How to Fit in Date Night while Homeschooling

Hanging with the kiddos 24-7 makes date night more of a challenge. When do you fit in a date night for homeschool parents?

Because you’re used to being available, the kids are used to you being available, little or large kids. You’ve grown into being flexible for your child’s learning needs.

You don’t have a clear delineation of your day, time with the kids, and time where the kids are gone, or you’ve gone to work.

So how to fit in date night while homeschooling?



How to fit in date night
while homeschooling

You are always available, no matter where you are.

Whether you’re on the toilet, cooking dinner, helping another sibling with math, or when you’re talking on the phone.

And when the door is closed. Especially when the door is closed.

You are always available, even when you are asleep.

Teenagers get chatty late at night, middlers still wake from bad dreams, and littles, well, there’s no predictability with little kids’ sleep cycles.

You are always available as uber mama.

Extracurriculars roam the weekly schedule demanding your extracurricular energy. You’re in the busiest period of your family history. There’s a lot to do and a lot to think about.

So quiet time with your partner?

Ha!

Sometime after the last child has been snuggled into bed, one of you is likely falling asleep in front of their medical journal/American history book/iPhone chess game/YouTube (okay, that might be just in my house).



How to fit in date night while homeschooling

Midnight! Party time! (Or fall into bedtime.)

..............................

> _DIRECTIONS_
a - In the date night post, which children get chatty late at night?
b - For each statement, tell whether the date night post agrees with it, and quote the words that decide it.
(i) Parents are available even while asleep.
(ii) Little kids' sleep cycles are predictable.
(iii) Parents are in a quiet period with little to do.
c - Please pick up the date night post after its last line and keep writing it.
The data after this has no connection to the date night post.

> _STORED DATA_
..............................

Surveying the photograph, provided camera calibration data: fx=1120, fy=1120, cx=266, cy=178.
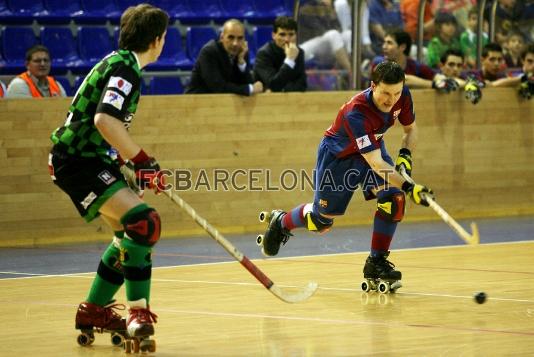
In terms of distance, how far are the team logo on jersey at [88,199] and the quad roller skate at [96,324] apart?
1.81 feet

..............................

> _RESULTS FOR THE EXERCISE_
a - Teenagers.

b -
(i) Yes: "You are always available, even when you are asleep."
(ii) No: "there’s no predictability with little kids’ sleep cycles."
(iii) No: "You’re in the busiest period of your family history."

c -
So it might not come as a surprise that this homeschooling lifestyle doesn’t boast increased date time.

Say whaaaa? I’ll warn you now that it’s not one of the perks of this homeschool lifestyle.

But we are the engine that moves our family train, so the engine must be fueled.

Ideally, we get away from the house to really see each other and hear each other.

If you’re able, enjoy a night out occasionally.

  • Maybe a dinner at a fine dining restaurant.
  • Back in the day, we could schedule an occasional trip to a movie theatre or symphony presentation.
  • Now we might order a concert in our room, light some candles at a bistro table, and serve each other a homemade dinner while the kids play on screens.

Even getting outside to do a hike, cross country ski along the canal, or a walk in the neighbourhood just the two of you is so useful.

I personally would never suggest shopping with my special someone (because neither of us enjoys shopping, and ya know, large public spaces for no intentional reason nowadays seems unwise), but I’ve even heard about couples wandering through Costco and dining at sampling stations. Cheap date, anyone?

A week away in a tropical place?

Well, anyway, not in the next few months.

Seems divine though, doesn’t it? And in a non-pandemic world, where money was never a concern, and childcare possibilities abounded, definitely go. If you could go, getting away together is powerful.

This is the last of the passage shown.